La trasferta in Emilia, complicata per l’assenza di pullman organizzati, avrà una partecipazione che non si vedeva in tante trasferte in serie A per non parlare di quelle in serie B anche ai massimi livelli. Un risultato numerico sorprendente, alla fine di un campionato che ha fatto risultare il peggior piazzamento della storia del Novara insieme al 17°posto del campionato di C1 del 1996/97.

Evidentemente questi ragazzi di azzurro vestiti sono riusciti a smuovere il freddo cuore dei tifosi novaresi. Al di la dei risultati è innegabile che questo gruppo ha dato tutto quello che poteva, ha sempre giocato al massimo delle proprie possibilità ed è cresciuto nel corso della stagione dimostrando un attaccamento alla causa e forse anche alla maglia sorprendente.

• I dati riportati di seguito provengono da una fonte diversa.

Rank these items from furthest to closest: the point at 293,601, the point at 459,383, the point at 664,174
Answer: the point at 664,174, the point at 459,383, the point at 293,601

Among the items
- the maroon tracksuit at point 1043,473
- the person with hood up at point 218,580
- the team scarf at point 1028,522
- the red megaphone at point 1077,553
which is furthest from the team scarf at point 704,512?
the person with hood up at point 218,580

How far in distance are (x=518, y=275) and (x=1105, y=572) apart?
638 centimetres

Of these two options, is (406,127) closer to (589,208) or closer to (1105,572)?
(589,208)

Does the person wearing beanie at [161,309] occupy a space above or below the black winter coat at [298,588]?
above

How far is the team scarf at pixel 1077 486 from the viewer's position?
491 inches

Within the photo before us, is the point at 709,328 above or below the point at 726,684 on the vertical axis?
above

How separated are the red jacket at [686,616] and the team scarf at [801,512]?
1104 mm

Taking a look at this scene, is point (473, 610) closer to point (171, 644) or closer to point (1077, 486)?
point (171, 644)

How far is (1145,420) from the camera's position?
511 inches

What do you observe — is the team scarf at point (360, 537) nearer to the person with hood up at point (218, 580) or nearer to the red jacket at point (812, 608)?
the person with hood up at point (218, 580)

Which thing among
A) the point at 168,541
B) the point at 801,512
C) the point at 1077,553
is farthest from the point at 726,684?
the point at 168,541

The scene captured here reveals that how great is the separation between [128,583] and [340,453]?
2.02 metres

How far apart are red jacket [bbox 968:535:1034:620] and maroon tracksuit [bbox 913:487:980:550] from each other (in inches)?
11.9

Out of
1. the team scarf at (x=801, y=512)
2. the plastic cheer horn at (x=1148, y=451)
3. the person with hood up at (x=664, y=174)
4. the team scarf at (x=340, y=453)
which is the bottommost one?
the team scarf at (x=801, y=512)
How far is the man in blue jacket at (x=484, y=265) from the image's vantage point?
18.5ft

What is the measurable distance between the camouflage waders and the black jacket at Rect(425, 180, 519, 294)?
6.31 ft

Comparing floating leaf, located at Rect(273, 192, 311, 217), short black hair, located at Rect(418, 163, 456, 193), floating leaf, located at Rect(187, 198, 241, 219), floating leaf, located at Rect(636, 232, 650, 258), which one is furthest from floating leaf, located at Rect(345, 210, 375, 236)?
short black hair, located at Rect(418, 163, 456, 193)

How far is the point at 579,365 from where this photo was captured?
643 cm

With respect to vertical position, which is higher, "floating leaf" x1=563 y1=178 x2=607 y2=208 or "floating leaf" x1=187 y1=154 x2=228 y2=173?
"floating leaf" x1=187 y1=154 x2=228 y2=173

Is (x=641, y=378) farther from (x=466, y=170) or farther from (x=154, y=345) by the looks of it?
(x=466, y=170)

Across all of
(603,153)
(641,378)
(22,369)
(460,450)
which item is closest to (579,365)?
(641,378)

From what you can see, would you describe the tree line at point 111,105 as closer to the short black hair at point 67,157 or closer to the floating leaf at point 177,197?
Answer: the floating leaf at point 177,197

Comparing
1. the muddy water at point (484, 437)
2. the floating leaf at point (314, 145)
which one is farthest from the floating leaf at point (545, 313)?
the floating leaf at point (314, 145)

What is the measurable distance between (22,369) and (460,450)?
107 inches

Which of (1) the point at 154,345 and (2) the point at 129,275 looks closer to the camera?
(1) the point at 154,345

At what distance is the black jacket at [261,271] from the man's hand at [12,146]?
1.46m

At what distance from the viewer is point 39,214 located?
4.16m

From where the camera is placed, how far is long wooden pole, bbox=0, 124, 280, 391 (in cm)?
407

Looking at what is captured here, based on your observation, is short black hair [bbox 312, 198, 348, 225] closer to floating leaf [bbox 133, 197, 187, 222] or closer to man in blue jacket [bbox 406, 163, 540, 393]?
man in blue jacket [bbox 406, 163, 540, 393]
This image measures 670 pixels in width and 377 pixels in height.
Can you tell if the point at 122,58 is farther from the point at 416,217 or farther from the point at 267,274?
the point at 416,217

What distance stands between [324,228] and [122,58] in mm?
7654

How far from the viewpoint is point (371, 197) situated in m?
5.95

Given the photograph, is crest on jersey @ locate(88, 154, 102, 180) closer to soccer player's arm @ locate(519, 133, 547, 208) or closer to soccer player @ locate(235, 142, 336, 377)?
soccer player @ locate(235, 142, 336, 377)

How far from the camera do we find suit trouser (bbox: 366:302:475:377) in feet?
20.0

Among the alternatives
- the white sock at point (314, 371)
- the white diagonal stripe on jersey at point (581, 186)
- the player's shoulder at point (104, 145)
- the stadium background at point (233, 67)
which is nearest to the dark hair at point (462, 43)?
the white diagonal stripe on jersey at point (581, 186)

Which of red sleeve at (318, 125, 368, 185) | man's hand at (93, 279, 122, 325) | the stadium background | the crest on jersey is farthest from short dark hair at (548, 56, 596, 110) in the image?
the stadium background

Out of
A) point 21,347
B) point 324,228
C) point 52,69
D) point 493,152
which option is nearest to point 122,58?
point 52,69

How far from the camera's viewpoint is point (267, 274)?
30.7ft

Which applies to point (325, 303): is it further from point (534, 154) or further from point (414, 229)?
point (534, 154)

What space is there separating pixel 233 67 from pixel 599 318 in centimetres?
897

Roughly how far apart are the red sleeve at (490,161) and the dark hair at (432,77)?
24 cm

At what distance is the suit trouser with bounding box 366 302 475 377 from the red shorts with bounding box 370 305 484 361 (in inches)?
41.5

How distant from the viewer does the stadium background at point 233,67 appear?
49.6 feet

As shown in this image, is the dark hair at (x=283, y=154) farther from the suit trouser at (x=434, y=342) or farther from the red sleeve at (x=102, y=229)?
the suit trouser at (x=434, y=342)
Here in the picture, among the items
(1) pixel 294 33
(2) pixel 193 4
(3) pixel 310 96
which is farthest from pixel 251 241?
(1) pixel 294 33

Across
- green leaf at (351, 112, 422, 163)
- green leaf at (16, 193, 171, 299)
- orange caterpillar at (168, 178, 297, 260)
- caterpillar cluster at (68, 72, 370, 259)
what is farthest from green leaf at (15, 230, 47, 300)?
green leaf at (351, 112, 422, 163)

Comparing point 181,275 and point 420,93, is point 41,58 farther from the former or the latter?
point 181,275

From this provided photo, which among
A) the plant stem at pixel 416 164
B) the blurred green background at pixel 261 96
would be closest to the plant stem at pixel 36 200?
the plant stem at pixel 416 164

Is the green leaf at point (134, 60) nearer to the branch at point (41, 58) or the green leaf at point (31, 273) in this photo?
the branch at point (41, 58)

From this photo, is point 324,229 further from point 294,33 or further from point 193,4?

Abbiamo visto i giocatori spauriti di inizio stagione come Corti, Donadio e Gerardini diventare credibili per la categoria partita dopo partita, giocatori che speravamo che se ne andassero via come Di Munno e Ranieri diventare colonne intoccabili del centrocampo, altri come Calcagni e Bonaccorsi trasformarsi in bandiere azzurre e nel caso di Urso abbiamo visto un giocatore ripresosi da un infortunio devastante e molto criticato nel suo primo anno azzurro, diventare Federico Di Marco. Ci siamo subito innamorati dell’impegno dei nuovi arrivati e soprattutto abbiamo visto una squadra che nonostante un inizio campionato da incubo con la prima vittoria raggiunta a fine novembre, nonostante le sconfitte devastanti subite negli ultimi minuti e nonostante gli schiaffi presi, si è sempre rialzata, ha sempre lottato e ha sempre espresso, un livello di gioco organizzato e propositivo.

Abbiamo perso strada facendo Khailoti, Calcagni, Donadio, Kerrigan, Scappini e Lancini. Sei titolari persi senza battere ciglio, chiunque sia entrato in campo lo ha fatto al meglio delle sue possibilità. Questa “chimica” è stata capita dai “maicuntent” novaresi che non hanno mai fatto mancare il sostegno alla squadra.

Ventitré anni fa il Novara che raggiunse la salvezza a Fiorenzuola capitanato da Giacomo Gattuso, appassionava i tifosi azzurri, come il Novara di oggi e costruì nella sofferenza della lotta per la salvezza le basi che portarono due anni dopo sei undicesimi di quella squadra al raggiungimento di una clamorosa promozione.  Che sia di buon auspicio, forza ragazzi, siamo pronti a soffrire con voi fino alla fine, fino alla vittoria.